Avis critique rédigé par Bastien L. le mercredi 11 novembre 2020 à 09h00

De la Chine à la Lune

Critique de la version française

Après son entrée réussie dans le monde de l'animation via Klaus fin 2019, Netflix poursuit sa production de films ambitieux avec l'arrivée de Voyage vers la Lune à l'automne 2020.

Voyage vers la Lune est un projet produit par Netflix (via sa branche animation) qui souhaite enrichir son catalogue dans le domaine des films d'animation. Le géant du streaming collabore ici avec Pearl Studio (anciennement Oriental DreamWorks) basé en Chine qui souhaite créer des films mettant fortement en avant la culture chinoise. Une ambition que l'on a découvert grâce au sympathique Abominable sorti en 2019. La firme chinoise avant engagé en 2017 la regrettée Aubrey Wells (George de la Jungle, Sale Môme...) afin de développer une idée créée en interne brodant autour d'un mythe chinois. Après un an de développement, Netflix en acheta les droits et la réalisation fut confiée en 2018 au très expérimenté américain Glen Keane qui a travaillé sur un grand nombre des classiques Disney des années 1990 tout en ayant gagné l'oscar du meilleur court-métrage d'animation en 2017. L'homme est accompagné de John Kahrs (crédité en tant que co-réalisateur) ayant lui aussi gagné le même oscar en 2012 tout en ayant fait ses armes au sein des studios Pixar et Disney dans les années 2000-2010. L'association des deux hommes est logique puisqu'ils furent responsables de l'animation du très réussi Raiponce en 2010. Le gros de l'animation du Voyage vers la Lune est effectué par le studio canadien Sony Pictures Imageworks (Hôtel Transylvanie, Angry Birds...). Bref, deux réalisateurs américains en charge d'une coproduction internationale devant mettre en scène un drame familial fantastique imprégné de culture et mythologie chinoises qui vit finalement le jour en 2020.

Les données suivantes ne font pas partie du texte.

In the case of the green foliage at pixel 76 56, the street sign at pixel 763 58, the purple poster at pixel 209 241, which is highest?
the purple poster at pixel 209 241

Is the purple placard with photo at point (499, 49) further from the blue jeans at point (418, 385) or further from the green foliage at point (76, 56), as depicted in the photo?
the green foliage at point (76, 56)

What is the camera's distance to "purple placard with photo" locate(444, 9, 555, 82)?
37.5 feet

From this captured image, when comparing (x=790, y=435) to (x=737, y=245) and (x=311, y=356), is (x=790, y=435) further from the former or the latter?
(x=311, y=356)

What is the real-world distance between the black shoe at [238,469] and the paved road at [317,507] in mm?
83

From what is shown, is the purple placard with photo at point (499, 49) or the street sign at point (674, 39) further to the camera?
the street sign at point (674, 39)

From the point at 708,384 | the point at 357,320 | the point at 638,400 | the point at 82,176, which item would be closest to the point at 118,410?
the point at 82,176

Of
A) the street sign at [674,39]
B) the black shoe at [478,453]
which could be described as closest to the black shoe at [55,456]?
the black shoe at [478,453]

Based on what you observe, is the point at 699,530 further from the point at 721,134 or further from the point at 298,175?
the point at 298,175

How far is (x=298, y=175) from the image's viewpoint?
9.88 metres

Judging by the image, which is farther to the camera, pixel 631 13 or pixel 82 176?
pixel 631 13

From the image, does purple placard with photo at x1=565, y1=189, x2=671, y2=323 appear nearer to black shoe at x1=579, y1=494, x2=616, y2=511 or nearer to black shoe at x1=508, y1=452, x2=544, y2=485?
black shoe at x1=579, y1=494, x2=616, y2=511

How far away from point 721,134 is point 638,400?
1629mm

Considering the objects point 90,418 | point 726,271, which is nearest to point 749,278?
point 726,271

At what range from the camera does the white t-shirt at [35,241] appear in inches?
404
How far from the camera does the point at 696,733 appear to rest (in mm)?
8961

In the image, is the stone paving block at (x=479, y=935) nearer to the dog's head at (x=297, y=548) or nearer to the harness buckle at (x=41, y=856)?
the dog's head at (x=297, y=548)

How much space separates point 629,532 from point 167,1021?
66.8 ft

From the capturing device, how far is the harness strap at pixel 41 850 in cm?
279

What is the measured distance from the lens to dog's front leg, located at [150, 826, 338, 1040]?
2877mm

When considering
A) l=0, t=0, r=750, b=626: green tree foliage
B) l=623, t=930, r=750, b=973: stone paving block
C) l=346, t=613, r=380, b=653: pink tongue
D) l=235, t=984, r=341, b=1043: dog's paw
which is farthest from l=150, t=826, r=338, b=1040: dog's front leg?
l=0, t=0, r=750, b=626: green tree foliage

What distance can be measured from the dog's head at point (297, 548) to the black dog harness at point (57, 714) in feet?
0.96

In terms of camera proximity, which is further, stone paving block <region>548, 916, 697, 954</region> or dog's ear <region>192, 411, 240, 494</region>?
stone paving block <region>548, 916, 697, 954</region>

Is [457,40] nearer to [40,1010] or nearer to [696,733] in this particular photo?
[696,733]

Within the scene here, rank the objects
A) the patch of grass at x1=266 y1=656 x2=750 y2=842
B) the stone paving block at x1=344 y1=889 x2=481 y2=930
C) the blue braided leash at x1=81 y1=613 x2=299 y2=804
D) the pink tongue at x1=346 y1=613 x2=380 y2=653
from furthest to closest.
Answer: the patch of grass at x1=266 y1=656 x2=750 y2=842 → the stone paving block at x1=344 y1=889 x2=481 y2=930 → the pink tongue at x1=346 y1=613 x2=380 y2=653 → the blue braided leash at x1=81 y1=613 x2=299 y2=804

Le film met en scène Fei Fei, jeune fille chinoise alors heureuse auprès de ses parents restaurateurs à emporter qui la comblent d'amour comme d'histoires issues de la mythologie locale. Malheureusement pour notre jeune héroïne, sa mère décède des suites d'une maladie incurable la laissant seule avec son père. Quatre ans après le drame, Fei Fei apprend que son père souhaite se remarier lui imposant ainsi une belle-mère dont elle ne veut pas comme un petit frère par alliance qu'elle trouve des plus agaçants... Le pire étant que le soir où elle apprend la nouvelle, sa famille tourne en ridicule la légende de l'immortelle Chang'e attendant le retour de son amour sur la Lune. Une légende que sa mère lui avait transmis avec conviction alors que son père ne semble plus y croire. Fei Fei se fait alors la promesse d'aller sur la Lune afin de prouver l'existence de Chang'e et faire comprendre à son père qu'il doit rester fidèle à la mémoire de sa mère. Quant bien même, l'héroïne est la meilleure élève de sa classe, construire une fusée va s'avérer compliqué afin de réaliser un voyage qui changera sa vie...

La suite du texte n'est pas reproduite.